> [Task description]:
Report each line below that contains the string "auger", copying every such line whole. Case counts.

____ Material to process

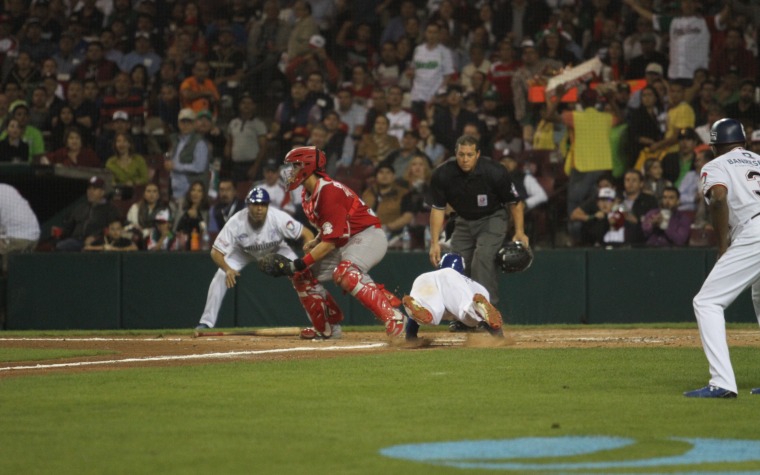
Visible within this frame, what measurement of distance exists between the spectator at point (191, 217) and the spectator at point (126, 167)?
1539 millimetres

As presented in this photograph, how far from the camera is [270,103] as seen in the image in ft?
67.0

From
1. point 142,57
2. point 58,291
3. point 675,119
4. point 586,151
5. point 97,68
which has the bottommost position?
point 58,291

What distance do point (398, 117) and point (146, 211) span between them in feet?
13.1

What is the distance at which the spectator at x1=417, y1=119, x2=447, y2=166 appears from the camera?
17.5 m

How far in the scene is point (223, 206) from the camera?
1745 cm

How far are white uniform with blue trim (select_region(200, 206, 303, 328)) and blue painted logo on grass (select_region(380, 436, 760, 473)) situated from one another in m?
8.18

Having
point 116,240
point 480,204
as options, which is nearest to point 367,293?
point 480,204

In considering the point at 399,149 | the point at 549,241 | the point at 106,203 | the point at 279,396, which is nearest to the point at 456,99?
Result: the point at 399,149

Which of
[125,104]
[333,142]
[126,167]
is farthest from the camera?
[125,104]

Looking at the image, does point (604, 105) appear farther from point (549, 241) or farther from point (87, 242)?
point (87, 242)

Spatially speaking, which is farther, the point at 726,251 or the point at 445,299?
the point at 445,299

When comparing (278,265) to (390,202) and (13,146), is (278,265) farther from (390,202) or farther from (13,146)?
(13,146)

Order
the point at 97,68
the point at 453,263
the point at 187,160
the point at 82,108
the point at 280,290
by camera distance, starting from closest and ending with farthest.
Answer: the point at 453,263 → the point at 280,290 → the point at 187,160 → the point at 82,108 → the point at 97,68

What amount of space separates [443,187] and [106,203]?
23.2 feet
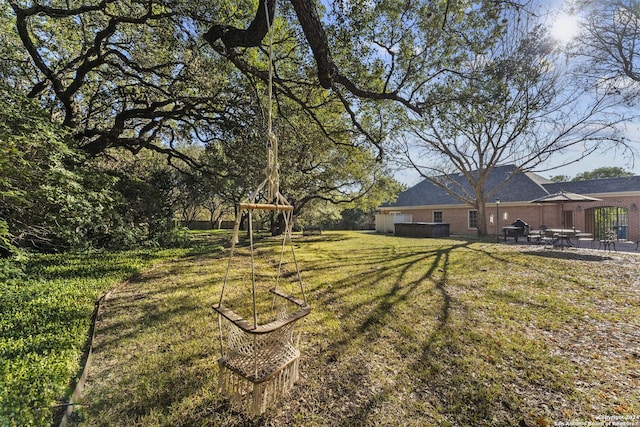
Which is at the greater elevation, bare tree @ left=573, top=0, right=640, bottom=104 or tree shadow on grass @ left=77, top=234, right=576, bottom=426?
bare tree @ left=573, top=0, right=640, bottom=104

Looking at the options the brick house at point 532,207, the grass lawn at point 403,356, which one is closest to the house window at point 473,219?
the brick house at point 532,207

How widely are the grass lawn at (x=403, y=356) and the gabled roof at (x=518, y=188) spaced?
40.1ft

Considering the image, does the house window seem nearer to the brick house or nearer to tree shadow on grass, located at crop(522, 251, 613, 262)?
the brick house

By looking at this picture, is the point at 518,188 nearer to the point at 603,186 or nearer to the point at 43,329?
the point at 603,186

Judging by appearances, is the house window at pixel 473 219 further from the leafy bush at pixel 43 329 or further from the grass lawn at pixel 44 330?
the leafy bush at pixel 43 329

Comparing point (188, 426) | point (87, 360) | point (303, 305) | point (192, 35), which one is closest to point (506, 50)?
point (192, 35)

________
____ Material to process

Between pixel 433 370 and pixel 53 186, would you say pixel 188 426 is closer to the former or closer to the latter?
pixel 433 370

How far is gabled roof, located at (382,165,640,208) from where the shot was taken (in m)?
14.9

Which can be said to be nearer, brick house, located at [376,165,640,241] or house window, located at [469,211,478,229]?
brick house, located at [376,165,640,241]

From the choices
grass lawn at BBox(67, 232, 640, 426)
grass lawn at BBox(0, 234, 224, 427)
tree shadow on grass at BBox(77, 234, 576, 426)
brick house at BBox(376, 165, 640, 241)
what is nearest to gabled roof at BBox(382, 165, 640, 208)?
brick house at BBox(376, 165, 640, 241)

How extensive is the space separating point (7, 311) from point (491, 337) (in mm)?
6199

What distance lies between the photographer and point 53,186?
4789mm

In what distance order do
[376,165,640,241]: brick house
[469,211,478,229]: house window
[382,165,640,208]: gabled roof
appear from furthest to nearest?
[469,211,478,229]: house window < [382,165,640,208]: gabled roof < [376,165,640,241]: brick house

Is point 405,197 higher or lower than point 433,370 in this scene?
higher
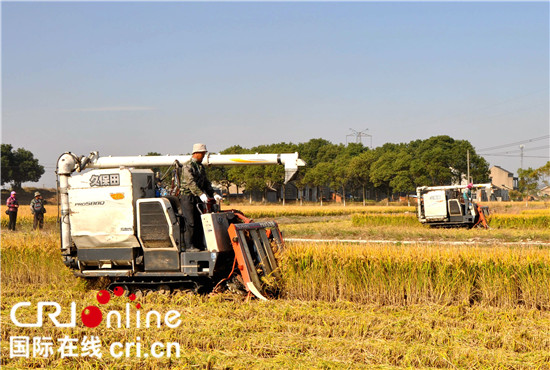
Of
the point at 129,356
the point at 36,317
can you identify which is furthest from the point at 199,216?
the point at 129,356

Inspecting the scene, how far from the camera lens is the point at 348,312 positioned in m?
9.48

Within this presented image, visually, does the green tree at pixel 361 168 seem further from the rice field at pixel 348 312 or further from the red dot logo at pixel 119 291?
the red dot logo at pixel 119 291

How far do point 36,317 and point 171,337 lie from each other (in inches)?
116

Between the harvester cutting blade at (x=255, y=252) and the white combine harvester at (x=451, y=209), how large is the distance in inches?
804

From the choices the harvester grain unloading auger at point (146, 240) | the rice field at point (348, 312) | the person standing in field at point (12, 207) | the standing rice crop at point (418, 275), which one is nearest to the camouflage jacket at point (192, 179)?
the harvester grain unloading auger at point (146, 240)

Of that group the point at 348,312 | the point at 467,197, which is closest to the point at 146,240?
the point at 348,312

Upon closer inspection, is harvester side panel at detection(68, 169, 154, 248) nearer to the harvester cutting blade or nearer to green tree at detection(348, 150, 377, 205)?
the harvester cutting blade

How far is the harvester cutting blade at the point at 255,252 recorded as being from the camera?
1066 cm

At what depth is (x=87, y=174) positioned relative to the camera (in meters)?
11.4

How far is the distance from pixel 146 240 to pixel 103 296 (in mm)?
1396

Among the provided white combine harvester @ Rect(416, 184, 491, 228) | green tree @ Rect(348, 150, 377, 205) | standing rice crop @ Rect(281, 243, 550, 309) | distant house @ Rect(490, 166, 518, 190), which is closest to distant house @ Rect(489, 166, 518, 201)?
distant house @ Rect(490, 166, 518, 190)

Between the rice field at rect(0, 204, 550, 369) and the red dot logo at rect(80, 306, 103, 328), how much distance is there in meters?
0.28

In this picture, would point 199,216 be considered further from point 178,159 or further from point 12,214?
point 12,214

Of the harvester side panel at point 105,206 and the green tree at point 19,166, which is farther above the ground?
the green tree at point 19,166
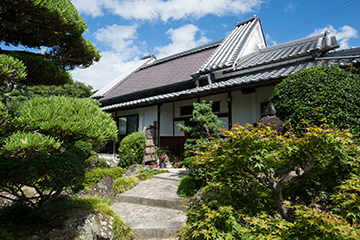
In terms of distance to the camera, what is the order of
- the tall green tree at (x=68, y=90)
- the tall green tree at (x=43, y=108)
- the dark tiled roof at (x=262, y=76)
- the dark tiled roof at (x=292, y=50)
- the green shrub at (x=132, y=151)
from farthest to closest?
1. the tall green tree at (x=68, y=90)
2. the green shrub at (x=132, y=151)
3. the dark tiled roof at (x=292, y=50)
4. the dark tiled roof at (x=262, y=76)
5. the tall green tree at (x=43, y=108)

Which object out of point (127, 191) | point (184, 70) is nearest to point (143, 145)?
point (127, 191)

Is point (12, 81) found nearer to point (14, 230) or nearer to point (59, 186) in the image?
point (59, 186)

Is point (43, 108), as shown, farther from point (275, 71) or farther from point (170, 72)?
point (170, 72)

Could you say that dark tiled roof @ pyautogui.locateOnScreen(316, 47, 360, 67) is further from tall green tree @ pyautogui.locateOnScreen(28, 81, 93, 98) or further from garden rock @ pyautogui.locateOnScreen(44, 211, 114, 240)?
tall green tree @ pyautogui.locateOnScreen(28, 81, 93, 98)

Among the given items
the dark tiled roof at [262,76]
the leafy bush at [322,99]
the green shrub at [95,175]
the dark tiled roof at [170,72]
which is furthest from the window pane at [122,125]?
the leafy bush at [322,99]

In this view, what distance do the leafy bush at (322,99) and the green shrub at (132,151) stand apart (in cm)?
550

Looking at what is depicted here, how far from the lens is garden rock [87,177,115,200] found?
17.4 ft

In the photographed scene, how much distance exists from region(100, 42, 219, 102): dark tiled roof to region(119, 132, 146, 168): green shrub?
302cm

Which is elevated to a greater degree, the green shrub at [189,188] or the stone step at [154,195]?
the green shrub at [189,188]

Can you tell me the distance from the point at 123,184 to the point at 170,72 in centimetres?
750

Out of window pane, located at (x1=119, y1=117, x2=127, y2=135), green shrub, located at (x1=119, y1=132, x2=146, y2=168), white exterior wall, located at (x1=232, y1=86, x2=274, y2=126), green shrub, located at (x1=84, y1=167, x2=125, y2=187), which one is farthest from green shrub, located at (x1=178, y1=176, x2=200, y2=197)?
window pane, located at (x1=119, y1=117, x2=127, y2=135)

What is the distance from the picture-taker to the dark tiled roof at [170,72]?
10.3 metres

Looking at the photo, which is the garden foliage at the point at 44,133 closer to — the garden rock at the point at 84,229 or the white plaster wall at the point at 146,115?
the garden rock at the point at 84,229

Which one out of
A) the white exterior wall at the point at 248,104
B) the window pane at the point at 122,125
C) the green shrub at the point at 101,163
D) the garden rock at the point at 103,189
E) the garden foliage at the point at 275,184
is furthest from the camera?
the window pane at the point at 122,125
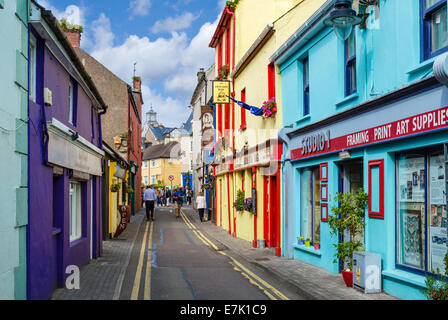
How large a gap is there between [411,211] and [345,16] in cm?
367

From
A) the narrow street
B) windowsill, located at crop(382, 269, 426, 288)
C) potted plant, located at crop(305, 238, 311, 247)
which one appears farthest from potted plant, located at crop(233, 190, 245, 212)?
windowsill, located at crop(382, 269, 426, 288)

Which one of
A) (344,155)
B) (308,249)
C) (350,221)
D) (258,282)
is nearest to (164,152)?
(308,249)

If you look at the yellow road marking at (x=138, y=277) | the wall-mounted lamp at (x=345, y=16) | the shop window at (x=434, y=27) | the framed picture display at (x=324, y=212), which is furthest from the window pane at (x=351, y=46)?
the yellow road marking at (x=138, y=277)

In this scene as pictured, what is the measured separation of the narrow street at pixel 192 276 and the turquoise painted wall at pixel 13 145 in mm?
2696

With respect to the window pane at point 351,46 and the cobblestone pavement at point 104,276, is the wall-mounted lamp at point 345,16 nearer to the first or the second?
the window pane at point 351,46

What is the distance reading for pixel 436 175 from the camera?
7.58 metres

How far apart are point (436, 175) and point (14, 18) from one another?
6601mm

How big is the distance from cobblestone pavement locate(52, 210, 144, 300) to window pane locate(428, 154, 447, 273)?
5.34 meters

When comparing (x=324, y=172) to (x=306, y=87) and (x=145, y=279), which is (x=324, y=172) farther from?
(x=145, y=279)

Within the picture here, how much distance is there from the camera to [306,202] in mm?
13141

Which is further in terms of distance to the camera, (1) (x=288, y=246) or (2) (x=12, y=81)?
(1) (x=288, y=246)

________

> [Task answer]:
From the choices the harvester grain unloading auger at point (146, 240) | the rice field at point (348, 312) | the person standing in field at point (12, 207) | the standing rice crop at point (418, 275), which one is nearest to the camouflage jacket at point (192, 179)?
the harvester grain unloading auger at point (146, 240)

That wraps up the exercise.